Reconstruction Module: This module innovatively adopts a double-layer verification mechanism. First, through high-precision numerical simulation, optical wave diffraction theory is used to simulate the hologram encoding data, and algorithms such as Fourier transform are used to verify the imaging effect in advance. Second, the module enters the optical reconstruction stage, relying on core devices such as spatial light modulators and lasers to convert digital signals into actual optical wave interference patterns. Through real-time monitoring and dynamic calibration, it ensures the spatial resolution and depth perception of color holographic images.

2.2. High-Quality Digital Human Model Generation and Processing

Automatically generating diverse and high-quality 3D models from single-view images is a fundamental task in 3D computer vision technology, with extensive applications across numerous fields. When collecting human figures with a single-depth camera, there are drawbacks such as insufficient depth accuracy, incomplete 3D information, poor real-time performance, weak anti-interference ability, limited application scenarios, and hardware cost bottlenecks [13]. However, 2D-to-3D conversion combined with Poisson sampling for point cloud collection can complement 3D information through multi-view image fusion, retain details with adaptive Poisson dense sampling, and simultaneously integrate RGB texture and depth data to improve accuracy, dynamically optimize data volume, and feature low hardware cost and strong scene adaptability. Therefore, this paper constructs the character depth information collection component in the intelligent digital avatar interaction and display system based on this technology.

In the acquisition phase, instead of using the depth camera from previous systems to capture character depth information [11], we adopt a method of generating high-quality 3D models from 2D images to further obtain point clouds for acquiring character depth information. In this part, this paper optimizes the process by using the Unique3D framework [9] to achieve the rapid acquisition of character depth information and generate high-quality digital human models.

We then employ a normal diffusion model to predict normal maps corresponding to multi-view color images.
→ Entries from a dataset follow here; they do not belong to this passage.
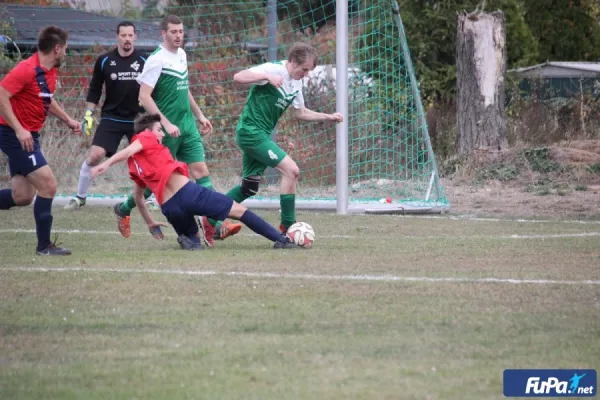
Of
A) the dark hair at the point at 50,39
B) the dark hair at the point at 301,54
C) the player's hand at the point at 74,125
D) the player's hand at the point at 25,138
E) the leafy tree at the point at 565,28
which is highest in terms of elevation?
the leafy tree at the point at 565,28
This section also adopts a multi-tier generation strategy, using a super-resolution model to increase resolution by 6–8 times. Finally, the normal diffusion model is used to predict normal maps for multi-view color images.

In the multi-view perceptual control mesh algorithm section, the process is divided into three parts: initial mesh estimation; mesh optimization; and explicit target optimization for multi-view inconsistency and geometric refinement. As shown in Figure 2, @ represents matrix multiplication, * represents element-wise multiplication, the initialization model undergoes model refinement to obtain a textured model, then proceeds to model coloring, and finally is converted into a point cloud model.
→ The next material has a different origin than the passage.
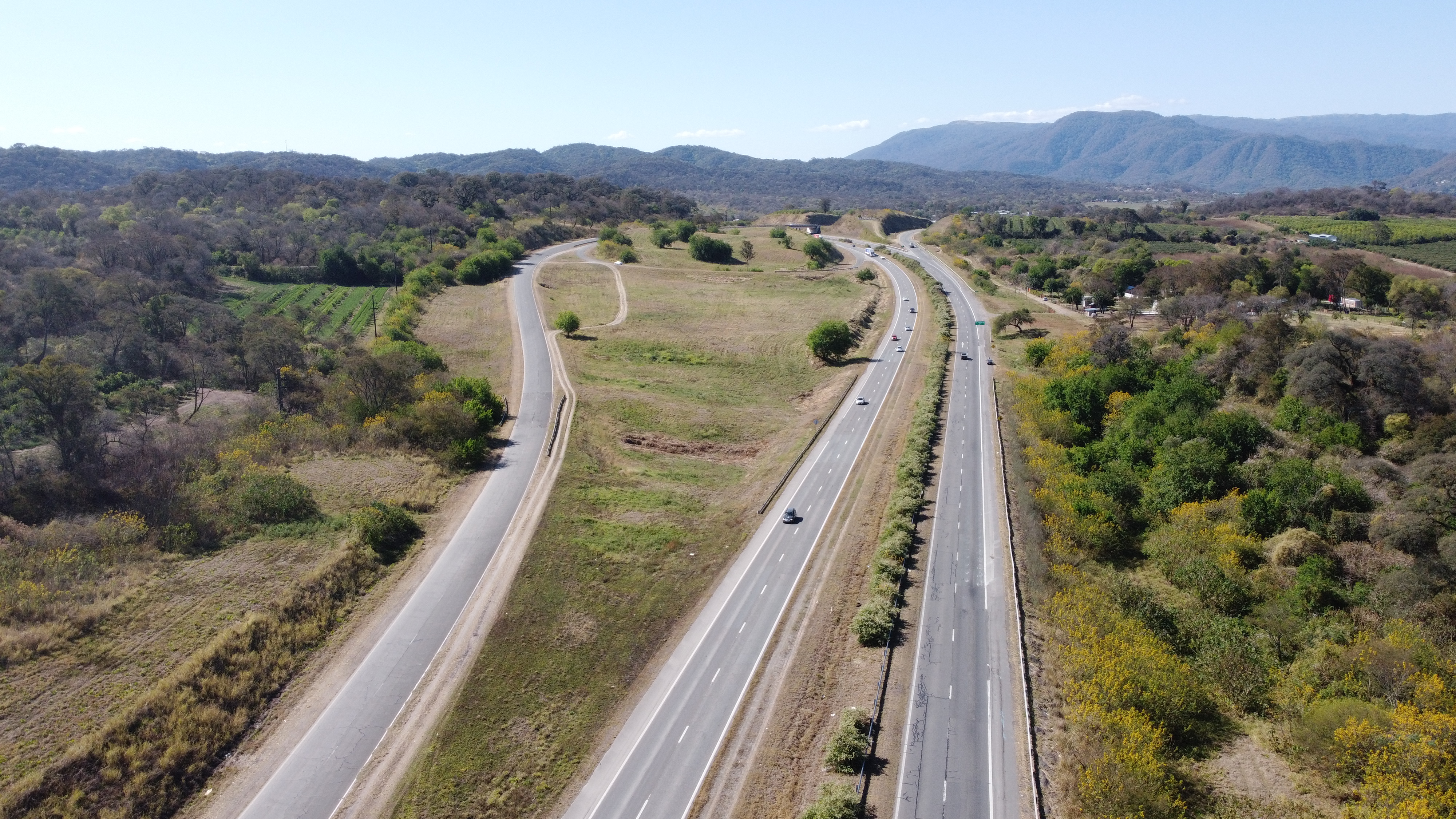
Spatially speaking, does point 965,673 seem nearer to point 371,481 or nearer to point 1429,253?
point 371,481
During initial mesh estimation, front rear views directly estimate the initial mesh. Orthographic maps from the front view are integrated to obtain depth maps (Equation (1)):

d (i, j) = \int_{0}^{i} \vec{n} (x) \cdot d \vec{x} \approx \sum_{t = 0}^{i} n_{x} (t),

(1)

where

d (i, j)

is the depth at coordinate

(i, j)

,

\vec{n} (x)

is a normal vector, and

n_{x} (t)

is the x-component normal at time t.

Pseudo-normal maps generated by diffusion cannot form rotation-free true normal fields. To address this, random rotation is introduced into normal maps before integration. This is repeated multiple times, and integration averages are used to calculate depth for reliable estimation. Then, the estimated depth is used to map pixels to spatial positions. Mesh models are created from the front/back views of objects. Next, smooth connections are ensured through Poisson reconstruction, and the models are simplified to less than 2000 faces for initialization. A 3D point cloud model of digital humans is then generated.

To further demonstrate the superiority of this method, we conducted a detailed comparison between this method and the point clouds collected by a single depth camera, as shown in Table 1, and the generation effects are presented in Figure 3.
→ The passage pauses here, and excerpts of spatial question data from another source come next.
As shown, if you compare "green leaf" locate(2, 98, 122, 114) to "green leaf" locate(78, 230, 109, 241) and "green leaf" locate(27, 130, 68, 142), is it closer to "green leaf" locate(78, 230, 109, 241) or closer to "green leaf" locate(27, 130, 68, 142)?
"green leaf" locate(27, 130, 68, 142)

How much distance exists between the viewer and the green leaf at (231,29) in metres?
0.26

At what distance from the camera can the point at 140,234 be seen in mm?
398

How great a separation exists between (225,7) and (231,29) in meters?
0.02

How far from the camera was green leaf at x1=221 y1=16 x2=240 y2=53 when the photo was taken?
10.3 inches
The point cloud generation method proposed in this study is capable of acquiring a full-view 3D point cloud model with a point count reaching 900,000, which significantly surpasses the maximum acquisition capacity of depth cameras. Furthermore, through optimized sampling strategies, this method ensures the spatial uniformity of point cloud acquisition, effectively avoiding the problem of uneven data distribution caused by local point cloud aggregation during depth camera acquisition. This eliminates key factors affecting 3D reconstruction accuracy at the data quality level, providing a reliable data foundation for subsequent high-precision model construction.

2.3. Emotional Adaptability Analysis

Research indicates significant cognitive and behavioral differences between men and women in intimate relationships. Men and women exhibit distinct preferences in expansive postures: men tend to favor dominant gestures, while women prefer constrictive ones. In emotional expression, female digital characters more frequently adopt closed postures, such as lowering their heads with hunched shoulders, smiling while lowering their heads, or gently twisting their fingers. Male digital characters tend to display expansive and dominant postures, such as standing with their legs apart, clasping their hands behind their back, making outward or upward gestures, or pointing at others to reinforce authority.

Thus, this paper introduces an affective adaptation analysis algorithm module to enhance digital humans’ non-verbal behavioral feedback following user emotion recognition. Through this mechanism, digital humans achieve more accurate emotional synchronization during voice interactions.

By pre-categorizing digital human emotions, this algorithm identifies label words in responses generated by large language models (LLMs), determines emotion categories based on recognized label words, triggers corresponding emotional actions, and ultimately generates a point cloud model of interactive movements to form action models incorporating interactive text. As shown in Figure 4, we apply this emotion analysis algorithm to classify the avatar’s happiness, sadness, standby state, and other emotions with a classifier. After the LLM generates responses based on the user’s vocal queries, this affective adaptation analysis algorithm automatically identifies the generated text content, extracts emotional keywords, and invokes the corresponding emotional interactive action point cloud model based on the emotion category of the keyword. This interactive action point cloud model is output alongside the LLM-generated text content, ultimately producing a digital human action model matching the emotional category of the text.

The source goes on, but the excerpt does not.